• **RECORD EXCERPTS**:
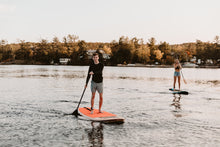 Load image into Gallery viewer, The Spirit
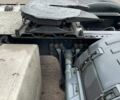 Сканіа Р 380, об'ємом двигуна 0 л та пробігом 1 тис. км за 18500 $, фото 8 на Automoto.ua
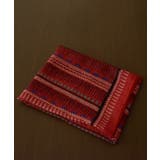 Multi WAY Pattern | ARGO TOKYO | 詳細画像10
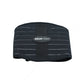 ObusForme Back Belt - Men's Medium/Large - Black - Lumbar Support Posture Corrector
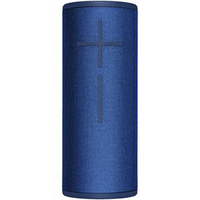 Ultimate Ears Megaboom 3: $199.99$129.99 at Best Buy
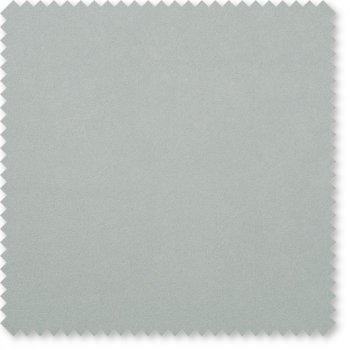 Lead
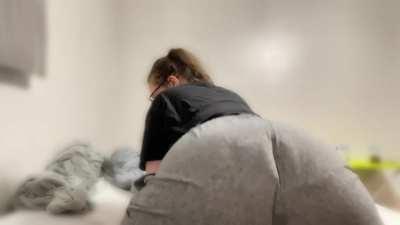 I’m just learning 🥺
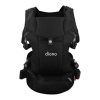 Baby Carrier Logo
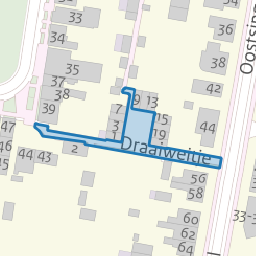 Perceel BSL01-B-3045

• **WHAT THIS TASK INVOLVES**:
Please retype every entry above exactly, leaving out any picture.

• **SOLUTION TO THIS EXERCISE**:
 Load image into Gallery viewer, The Spirit
 Сканіа Р 380, об'ємом двигуна 0 л та пробігом 1 тис. км за 18500 $, фото 8 на Automoto.ua
 Multi WAY Pattern | ARGO TOKYO | 詳細画像10
 ObusForme Back Belt - Men's Medium/Large - Black - Lumbar Support Posture Corrector
 Ultimate Ears Megaboom 3: $199.99$129.99 at Best Buy
 Lead
 I’m just learning 🥺
 Baby Carrier Logo
 Perceel BSL01-B-3045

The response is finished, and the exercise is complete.